* START *

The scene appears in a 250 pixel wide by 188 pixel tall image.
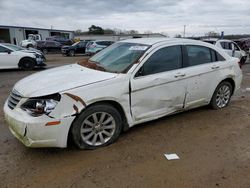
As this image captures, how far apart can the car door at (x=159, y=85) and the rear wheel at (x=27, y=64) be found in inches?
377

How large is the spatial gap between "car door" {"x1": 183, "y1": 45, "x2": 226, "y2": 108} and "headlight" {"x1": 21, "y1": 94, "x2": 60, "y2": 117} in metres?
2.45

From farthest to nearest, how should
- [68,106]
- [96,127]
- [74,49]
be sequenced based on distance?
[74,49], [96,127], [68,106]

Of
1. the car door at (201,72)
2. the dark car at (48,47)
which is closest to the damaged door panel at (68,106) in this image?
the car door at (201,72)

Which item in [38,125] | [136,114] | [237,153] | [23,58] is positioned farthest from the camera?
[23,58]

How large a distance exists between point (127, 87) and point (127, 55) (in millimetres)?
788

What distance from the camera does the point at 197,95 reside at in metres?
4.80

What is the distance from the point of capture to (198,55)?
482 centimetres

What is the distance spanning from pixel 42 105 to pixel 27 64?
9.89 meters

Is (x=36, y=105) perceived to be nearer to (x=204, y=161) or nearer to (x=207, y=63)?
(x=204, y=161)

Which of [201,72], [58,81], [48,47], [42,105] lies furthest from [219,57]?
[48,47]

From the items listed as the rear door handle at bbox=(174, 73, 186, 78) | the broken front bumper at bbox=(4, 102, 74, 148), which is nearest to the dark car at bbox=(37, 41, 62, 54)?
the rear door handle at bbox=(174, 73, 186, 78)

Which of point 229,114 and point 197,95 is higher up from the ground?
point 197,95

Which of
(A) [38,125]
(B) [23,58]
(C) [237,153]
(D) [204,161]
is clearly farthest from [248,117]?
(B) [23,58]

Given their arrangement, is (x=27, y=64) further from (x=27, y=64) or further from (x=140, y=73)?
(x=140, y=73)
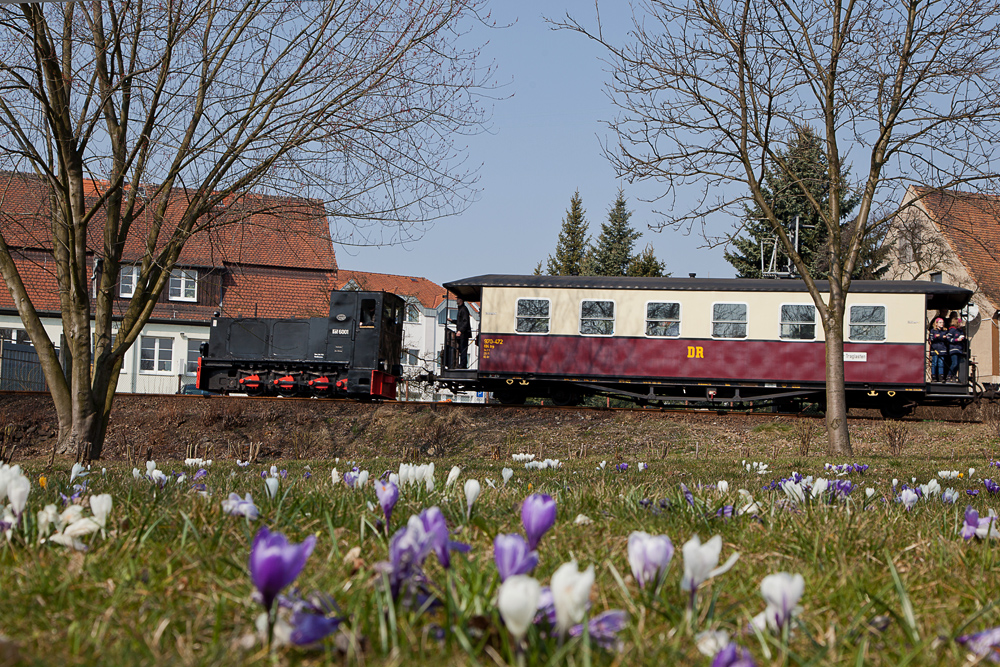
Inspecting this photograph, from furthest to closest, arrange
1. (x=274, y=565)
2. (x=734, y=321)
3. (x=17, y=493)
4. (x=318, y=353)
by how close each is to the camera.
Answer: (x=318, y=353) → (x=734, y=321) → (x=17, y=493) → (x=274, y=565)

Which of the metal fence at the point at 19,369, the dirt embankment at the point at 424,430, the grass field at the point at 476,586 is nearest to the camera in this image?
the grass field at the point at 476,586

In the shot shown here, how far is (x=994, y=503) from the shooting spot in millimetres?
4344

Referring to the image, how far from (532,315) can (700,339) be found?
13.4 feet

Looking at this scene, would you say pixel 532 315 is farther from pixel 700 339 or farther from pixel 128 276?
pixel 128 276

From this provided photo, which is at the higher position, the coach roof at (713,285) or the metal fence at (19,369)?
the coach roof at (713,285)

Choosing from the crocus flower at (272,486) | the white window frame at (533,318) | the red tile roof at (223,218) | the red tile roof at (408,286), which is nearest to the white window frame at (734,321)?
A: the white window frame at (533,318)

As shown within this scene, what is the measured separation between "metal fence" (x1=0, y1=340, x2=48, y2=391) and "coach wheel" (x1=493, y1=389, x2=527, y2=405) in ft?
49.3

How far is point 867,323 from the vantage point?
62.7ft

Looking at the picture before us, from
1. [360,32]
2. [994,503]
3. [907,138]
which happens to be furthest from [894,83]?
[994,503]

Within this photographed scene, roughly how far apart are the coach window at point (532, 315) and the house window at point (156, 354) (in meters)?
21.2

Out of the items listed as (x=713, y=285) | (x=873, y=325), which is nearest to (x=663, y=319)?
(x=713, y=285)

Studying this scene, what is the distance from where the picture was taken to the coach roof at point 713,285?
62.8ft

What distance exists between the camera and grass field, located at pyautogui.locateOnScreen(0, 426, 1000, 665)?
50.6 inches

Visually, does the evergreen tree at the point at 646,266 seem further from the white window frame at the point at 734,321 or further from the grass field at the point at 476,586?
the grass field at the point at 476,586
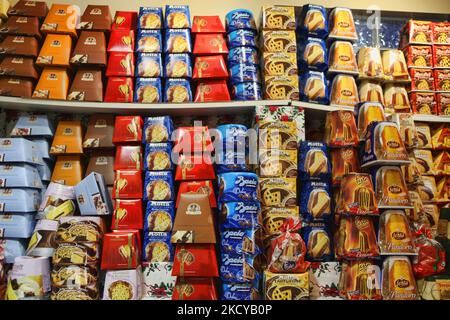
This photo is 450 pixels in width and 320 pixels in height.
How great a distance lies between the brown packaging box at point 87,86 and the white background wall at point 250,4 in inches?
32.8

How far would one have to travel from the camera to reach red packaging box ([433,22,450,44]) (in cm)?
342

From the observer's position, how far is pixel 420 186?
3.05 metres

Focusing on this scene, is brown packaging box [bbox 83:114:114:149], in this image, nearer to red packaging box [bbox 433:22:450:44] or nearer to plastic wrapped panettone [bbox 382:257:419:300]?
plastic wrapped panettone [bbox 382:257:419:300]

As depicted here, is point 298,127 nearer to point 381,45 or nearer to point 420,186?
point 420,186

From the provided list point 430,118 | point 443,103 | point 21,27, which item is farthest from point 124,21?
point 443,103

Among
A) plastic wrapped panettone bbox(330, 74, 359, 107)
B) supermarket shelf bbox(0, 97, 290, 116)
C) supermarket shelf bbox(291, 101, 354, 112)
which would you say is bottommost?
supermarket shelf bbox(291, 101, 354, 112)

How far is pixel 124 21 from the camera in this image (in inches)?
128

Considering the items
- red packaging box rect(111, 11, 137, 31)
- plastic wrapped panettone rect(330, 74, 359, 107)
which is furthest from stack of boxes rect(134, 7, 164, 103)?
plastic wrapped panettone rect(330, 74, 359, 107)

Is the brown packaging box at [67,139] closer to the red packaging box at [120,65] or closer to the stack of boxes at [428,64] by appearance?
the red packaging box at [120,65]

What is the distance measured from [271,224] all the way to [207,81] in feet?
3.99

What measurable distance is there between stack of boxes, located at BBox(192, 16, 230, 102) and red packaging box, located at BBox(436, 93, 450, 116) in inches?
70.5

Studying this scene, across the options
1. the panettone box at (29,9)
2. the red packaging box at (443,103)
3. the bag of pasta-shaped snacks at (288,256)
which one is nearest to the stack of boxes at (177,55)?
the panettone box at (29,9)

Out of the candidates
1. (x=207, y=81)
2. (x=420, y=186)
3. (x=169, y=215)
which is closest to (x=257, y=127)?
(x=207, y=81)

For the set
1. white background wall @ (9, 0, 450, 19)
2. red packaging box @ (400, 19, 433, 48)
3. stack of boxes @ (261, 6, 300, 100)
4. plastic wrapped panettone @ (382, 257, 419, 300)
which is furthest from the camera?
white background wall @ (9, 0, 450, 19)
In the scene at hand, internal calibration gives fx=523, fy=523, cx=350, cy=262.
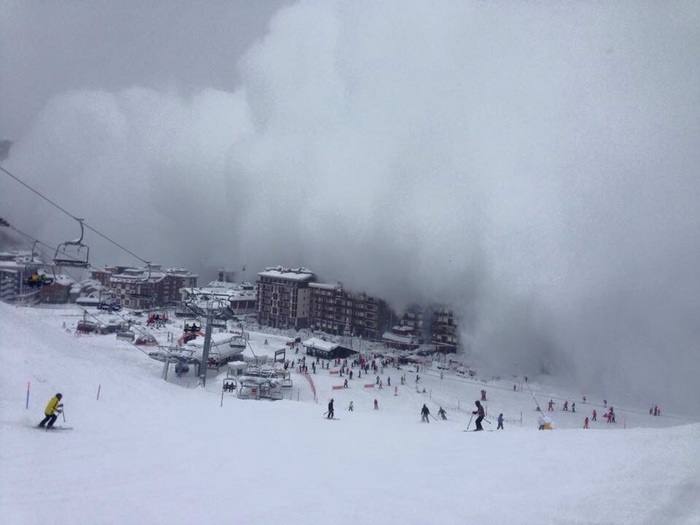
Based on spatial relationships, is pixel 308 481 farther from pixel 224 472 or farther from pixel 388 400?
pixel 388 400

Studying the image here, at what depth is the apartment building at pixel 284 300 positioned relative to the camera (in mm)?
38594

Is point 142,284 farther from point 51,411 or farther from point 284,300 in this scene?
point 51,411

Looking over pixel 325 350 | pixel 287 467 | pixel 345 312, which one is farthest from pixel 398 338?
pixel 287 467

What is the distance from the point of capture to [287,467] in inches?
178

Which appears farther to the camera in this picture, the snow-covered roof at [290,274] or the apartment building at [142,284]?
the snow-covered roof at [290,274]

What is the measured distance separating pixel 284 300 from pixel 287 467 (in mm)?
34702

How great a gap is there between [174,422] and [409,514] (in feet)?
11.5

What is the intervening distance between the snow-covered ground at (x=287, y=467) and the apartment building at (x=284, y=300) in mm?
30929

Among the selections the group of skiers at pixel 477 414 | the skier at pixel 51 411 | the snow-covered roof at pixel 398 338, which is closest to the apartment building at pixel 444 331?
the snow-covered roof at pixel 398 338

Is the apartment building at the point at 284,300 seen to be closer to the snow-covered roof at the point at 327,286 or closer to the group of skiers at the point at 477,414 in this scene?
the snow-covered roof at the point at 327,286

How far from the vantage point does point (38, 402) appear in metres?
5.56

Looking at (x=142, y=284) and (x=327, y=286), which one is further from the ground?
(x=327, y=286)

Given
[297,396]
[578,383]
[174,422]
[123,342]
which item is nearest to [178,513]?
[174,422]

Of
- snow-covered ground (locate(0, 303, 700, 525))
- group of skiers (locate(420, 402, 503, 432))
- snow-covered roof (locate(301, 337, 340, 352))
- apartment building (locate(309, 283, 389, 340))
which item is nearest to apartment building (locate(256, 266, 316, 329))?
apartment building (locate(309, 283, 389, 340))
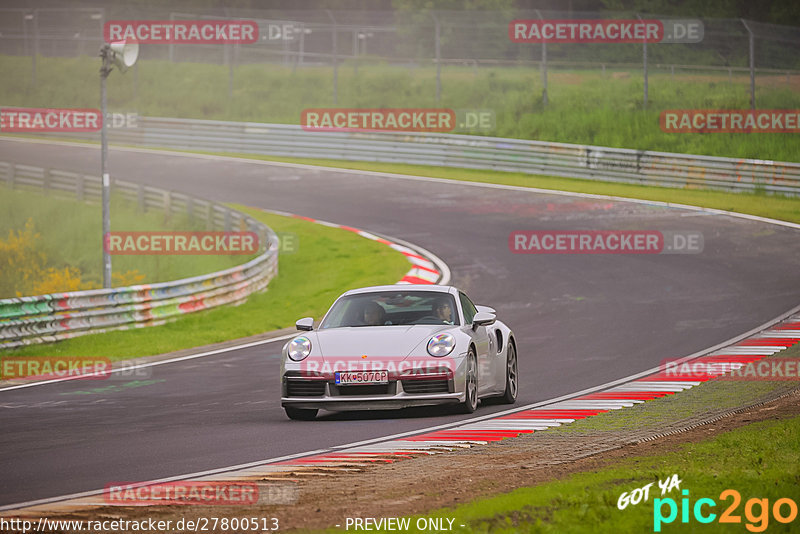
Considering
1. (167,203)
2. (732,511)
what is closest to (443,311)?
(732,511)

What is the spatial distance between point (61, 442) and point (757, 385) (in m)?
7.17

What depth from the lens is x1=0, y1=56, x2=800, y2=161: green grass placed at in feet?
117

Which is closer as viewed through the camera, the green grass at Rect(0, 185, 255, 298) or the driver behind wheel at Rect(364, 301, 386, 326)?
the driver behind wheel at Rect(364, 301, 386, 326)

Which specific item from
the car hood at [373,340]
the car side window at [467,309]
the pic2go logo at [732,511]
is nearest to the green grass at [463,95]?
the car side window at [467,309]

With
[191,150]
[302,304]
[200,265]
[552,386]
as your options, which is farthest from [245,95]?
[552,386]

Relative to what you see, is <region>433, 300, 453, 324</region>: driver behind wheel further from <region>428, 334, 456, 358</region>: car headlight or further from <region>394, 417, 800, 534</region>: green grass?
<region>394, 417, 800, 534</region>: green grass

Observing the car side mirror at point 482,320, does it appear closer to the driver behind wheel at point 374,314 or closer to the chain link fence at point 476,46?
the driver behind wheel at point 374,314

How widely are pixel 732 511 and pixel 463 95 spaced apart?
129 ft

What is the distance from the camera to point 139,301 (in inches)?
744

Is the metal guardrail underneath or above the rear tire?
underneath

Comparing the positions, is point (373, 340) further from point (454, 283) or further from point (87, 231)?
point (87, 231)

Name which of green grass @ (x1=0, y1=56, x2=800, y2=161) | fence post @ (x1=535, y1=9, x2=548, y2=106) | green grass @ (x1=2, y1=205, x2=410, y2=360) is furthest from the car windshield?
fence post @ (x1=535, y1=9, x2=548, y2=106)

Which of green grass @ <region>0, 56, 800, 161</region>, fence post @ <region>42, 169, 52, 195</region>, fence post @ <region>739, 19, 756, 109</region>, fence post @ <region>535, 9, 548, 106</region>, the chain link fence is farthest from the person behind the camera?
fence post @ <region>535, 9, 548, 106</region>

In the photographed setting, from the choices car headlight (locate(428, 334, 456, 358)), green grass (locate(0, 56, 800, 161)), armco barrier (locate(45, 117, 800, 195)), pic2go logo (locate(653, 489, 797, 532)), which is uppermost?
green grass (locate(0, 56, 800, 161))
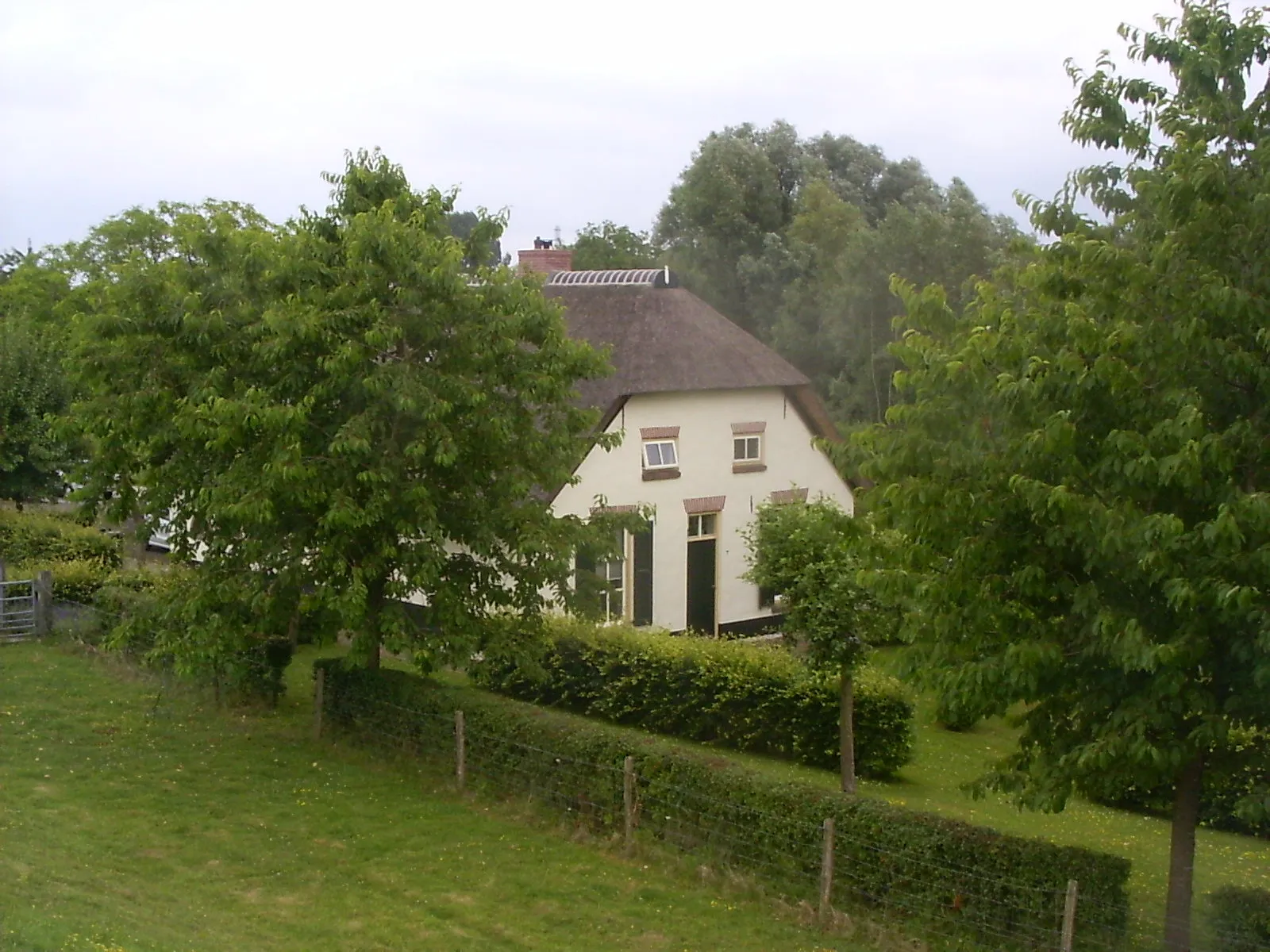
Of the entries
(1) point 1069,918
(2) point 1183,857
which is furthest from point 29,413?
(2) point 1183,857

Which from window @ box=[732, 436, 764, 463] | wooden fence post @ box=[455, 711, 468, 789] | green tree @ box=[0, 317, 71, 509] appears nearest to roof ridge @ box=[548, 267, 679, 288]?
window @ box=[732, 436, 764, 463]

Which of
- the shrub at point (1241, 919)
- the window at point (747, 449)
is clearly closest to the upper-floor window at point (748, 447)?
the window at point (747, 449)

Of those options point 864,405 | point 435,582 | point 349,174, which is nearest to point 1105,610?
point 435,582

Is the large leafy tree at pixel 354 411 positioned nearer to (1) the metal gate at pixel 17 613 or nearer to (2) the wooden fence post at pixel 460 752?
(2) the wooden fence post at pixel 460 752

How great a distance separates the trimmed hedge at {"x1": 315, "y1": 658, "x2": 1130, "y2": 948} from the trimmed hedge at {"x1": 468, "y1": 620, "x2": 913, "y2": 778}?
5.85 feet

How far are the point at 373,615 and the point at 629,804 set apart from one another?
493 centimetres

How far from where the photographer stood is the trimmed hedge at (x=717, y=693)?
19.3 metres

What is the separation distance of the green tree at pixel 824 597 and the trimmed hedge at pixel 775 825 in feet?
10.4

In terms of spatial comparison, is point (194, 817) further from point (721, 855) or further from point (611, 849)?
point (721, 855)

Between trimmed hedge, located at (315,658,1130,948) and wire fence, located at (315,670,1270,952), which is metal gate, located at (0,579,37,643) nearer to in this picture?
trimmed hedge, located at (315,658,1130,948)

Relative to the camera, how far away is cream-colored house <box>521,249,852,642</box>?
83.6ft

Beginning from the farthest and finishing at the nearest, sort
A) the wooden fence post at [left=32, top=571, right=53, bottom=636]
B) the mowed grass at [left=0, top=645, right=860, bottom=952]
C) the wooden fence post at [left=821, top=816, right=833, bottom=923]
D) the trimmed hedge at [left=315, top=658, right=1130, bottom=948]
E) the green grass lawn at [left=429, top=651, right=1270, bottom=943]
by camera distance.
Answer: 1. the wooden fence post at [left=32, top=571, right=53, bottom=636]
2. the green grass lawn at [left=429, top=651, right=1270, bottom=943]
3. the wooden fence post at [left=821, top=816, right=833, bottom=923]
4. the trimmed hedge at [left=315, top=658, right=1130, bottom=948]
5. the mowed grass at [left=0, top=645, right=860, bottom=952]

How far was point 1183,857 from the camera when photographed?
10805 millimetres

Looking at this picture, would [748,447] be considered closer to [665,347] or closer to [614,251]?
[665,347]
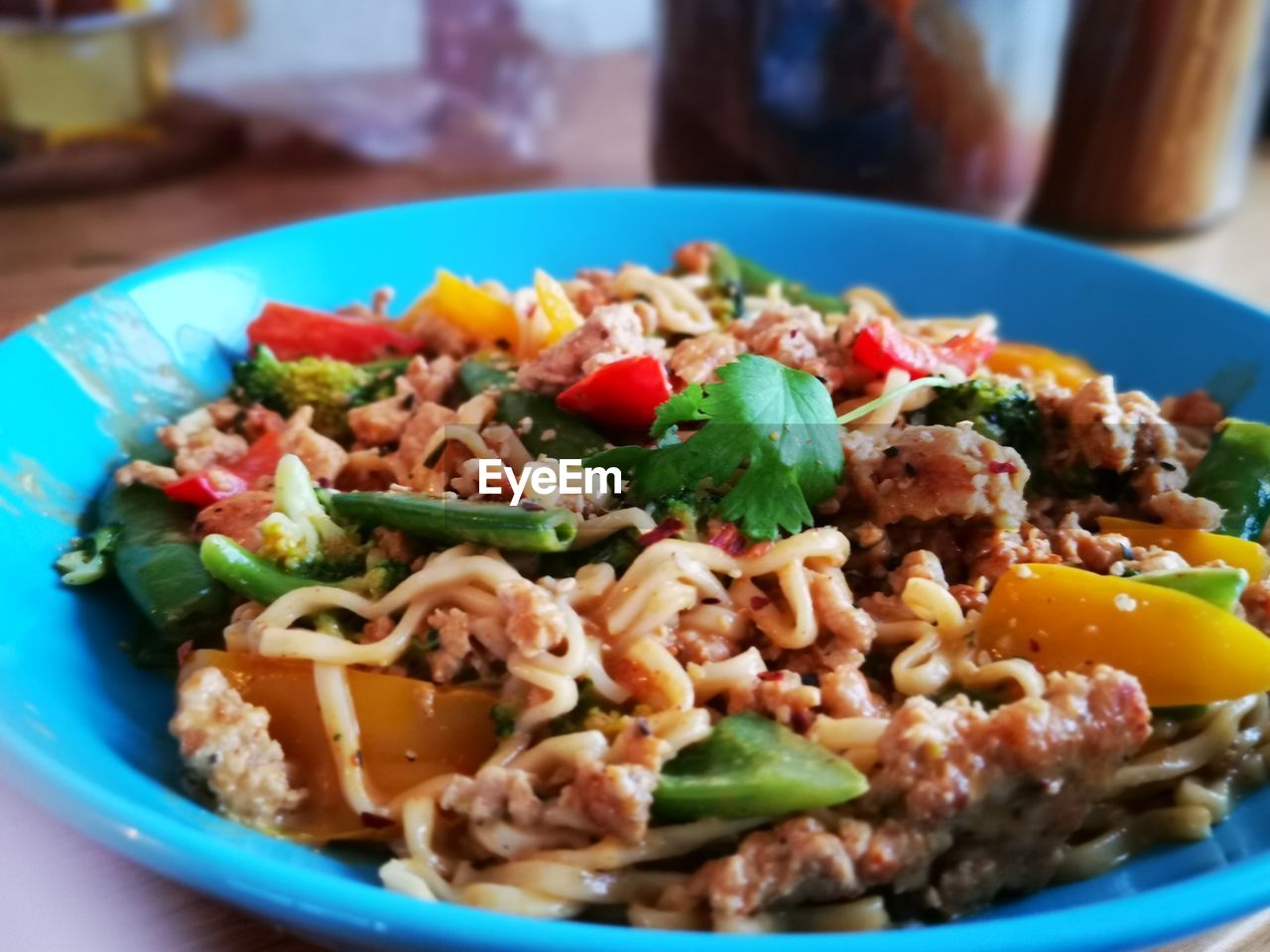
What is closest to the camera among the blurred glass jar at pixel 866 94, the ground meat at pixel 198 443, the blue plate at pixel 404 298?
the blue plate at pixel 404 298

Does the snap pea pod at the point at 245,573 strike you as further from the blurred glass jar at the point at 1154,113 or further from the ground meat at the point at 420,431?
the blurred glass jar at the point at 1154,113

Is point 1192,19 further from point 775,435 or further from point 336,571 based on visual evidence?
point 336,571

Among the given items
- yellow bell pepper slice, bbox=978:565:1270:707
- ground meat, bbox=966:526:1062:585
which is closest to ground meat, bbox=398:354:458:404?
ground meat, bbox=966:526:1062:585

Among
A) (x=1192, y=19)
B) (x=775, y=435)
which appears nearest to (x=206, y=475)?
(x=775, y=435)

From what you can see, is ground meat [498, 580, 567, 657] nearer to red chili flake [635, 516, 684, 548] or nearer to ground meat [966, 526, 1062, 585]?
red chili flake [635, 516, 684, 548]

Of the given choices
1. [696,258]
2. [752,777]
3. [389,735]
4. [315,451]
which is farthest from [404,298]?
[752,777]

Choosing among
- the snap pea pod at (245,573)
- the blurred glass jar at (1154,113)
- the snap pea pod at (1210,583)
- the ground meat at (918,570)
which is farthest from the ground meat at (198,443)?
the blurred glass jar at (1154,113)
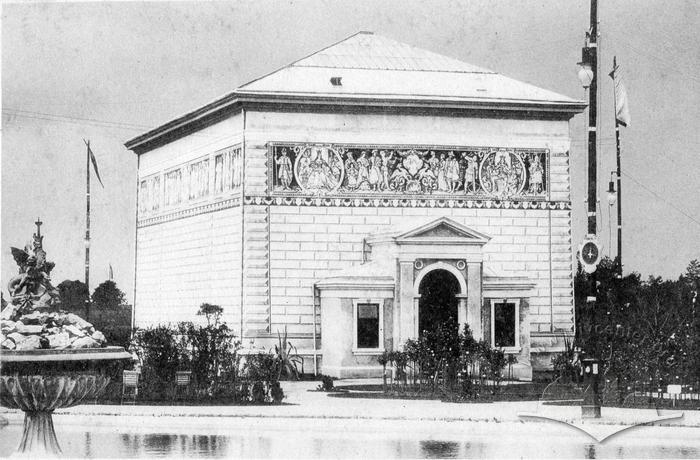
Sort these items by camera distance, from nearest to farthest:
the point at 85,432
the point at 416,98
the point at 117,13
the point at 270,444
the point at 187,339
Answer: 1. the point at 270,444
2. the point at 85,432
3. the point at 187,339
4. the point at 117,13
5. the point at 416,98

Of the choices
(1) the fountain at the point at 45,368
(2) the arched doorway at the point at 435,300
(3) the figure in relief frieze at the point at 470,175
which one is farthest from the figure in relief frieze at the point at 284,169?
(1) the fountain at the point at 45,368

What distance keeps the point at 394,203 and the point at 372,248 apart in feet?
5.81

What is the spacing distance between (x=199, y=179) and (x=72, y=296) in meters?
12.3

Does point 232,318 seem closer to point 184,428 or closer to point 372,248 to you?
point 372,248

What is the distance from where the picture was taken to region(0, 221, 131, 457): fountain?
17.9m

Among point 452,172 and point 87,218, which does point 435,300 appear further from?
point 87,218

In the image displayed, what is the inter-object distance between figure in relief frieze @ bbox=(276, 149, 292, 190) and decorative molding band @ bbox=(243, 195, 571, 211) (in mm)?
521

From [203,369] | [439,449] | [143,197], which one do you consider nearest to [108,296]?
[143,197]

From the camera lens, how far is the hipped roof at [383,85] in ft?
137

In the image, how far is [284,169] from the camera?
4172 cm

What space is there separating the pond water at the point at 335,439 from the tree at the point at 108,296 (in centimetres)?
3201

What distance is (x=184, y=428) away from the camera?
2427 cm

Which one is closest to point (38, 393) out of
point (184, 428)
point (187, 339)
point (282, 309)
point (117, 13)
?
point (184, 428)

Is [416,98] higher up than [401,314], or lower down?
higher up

* END *

__PROBLEM__:
Copy the records again word for word, starting at the very beginning and ending with the line that contains "9.89 meters". Leave the pictures out of your copy.

__ANSWER__:
The scene appears in a 250 pixel wide by 188 pixel tall image.
As this image captures, how far apart can the car door at (x=159, y=85) and the rear wheel at (x=27, y=64) be found in inches?
377

How large is the spatial gap between "car door" {"x1": 183, "y1": 45, "x2": 226, "y2": 108} and "headlight" {"x1": 21, "y1": 94, "x2": 60, "y2": 117} in metres?
2.45

From farthest to nearest, how should
- [68,106]
- [96,127]
- [74,49]
be sequenced based on distance?
[74,49], [96,127], [68,106]

Of
1. the car door at (201,72)
2. the dark car at (48,47)
which is closest to the damaged door panel at (68,106) in this image?
the car door at (201,72)

Which item in [38,125] | [136,114] | [237,153] | [23,58] is positioned farthest from the camera?
[23,58]

How large a distance exists between point (127, 87) and point (127, 55) (in millimetres)?
788

What distance from the camera does the point at 197,95 reside at in metres?
4.80

What is the distance from the point of capture to (198,55)?
482 centimetres

What is the distance spanning from pixel 42 105 to pixel 27 64?
9.89 meters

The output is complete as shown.